A scatter plot shows the relationship between two numeric variables.

Here we plot:

  • X-axis: Sepal.Length
  • Y-axis: Sepal.Length

Important point:

  • Each dot represents one flower (one row in the dataset) .
ggplot(data,aes(x =Sepal.Length, y = Sepal.Width)) +
  geom_point()

step 6: Add categorical grouping using color = Species

  • color = Species tells ggplot2 to assign a different color to each species.

what changes?

  • The plot now visually separates the three species based on color. _ The is the main “categorical analysis” idea: we can see if different groups cluster differently.
ggplot(data,aes(x =Sepal.Length, y = Sepal.Width, color = Species)) +
  geom_point()

step 7: Improve point visibility (size and transparency)

we adjust how points look:

  • size = 3 makes each dot bigger, so it is easier to see. _ alpha = 0.7 makes dots slight transparent,which helps when points overlap.

why transparency helps:

  • If may points overlap in the same region, transparency makes dense areas more visible.
ggplot(data,aes(x =Sepal.Length, y = Sepal.Width, color = Species)) +
  geom_point(size = 3,alpha = 0.7)

step 8: Add informative labels(title,axes,legend)

Good plots should clearly communicate what the viewer is seeing.

labs() adds:

  • title for the plot heading
  • x and y axis labels
  • color legend title(so the legend has a meaningful name)
ggplot(data,aes(x =Sepal.Length, y = Sepal.Width, color = Species)) +
  geom_point(size = 3,alpha = 0.7) +
  labs(
    title = "Scatter plot of Sepal Dimensions",
    x = "Sepal Length",
    y = "Sepal Length",
    color = "Species"
  )

)

step 9: Apply a clean theme and move the legend

Theme control the background, grids,and text styling.

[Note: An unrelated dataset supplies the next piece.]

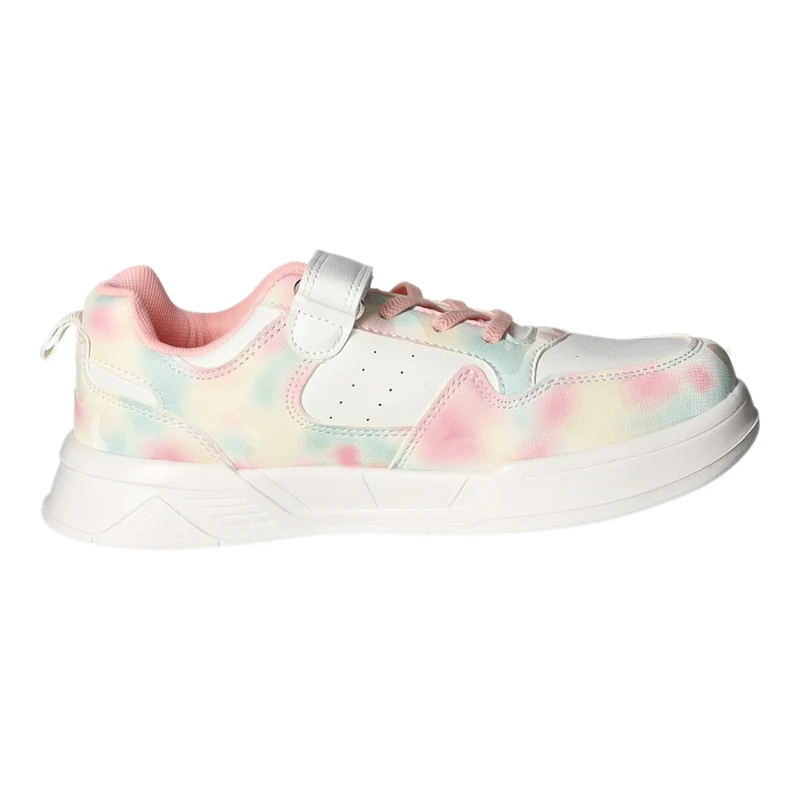 Sneakers Slipper/Kletthalbschuh (casual)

  • theme_minimal() removes heavy backgrounds and gives a clean look.
  • theme(legend.position = "top") moves the legend above the plot

why move the legend/

-when the legend is it at the top,it is often easier to noties and read,especially in presentations

ggplot(data,aes(x =Sepal.Length, y = Sepal.Width, color = Species)) +
  geom_point(size = 3,alpha = 0.7) +
  labs(
    title = "Scatter plot of Sepal Dimensions",
    x = "Sepal Length",
    y = "Sepal Length",
    color = "Species"
  )+
  theme_minimal()+
  theme(legend.position = "top")

Discssion Questions

1.Do you see cluster of points by species? 2.which species appears most separated from the others? 3.what happens if you plot ‘petal length’ vs ‘petal width’ instead? 4.what changes if you remove ’alpha, or increase “size”further?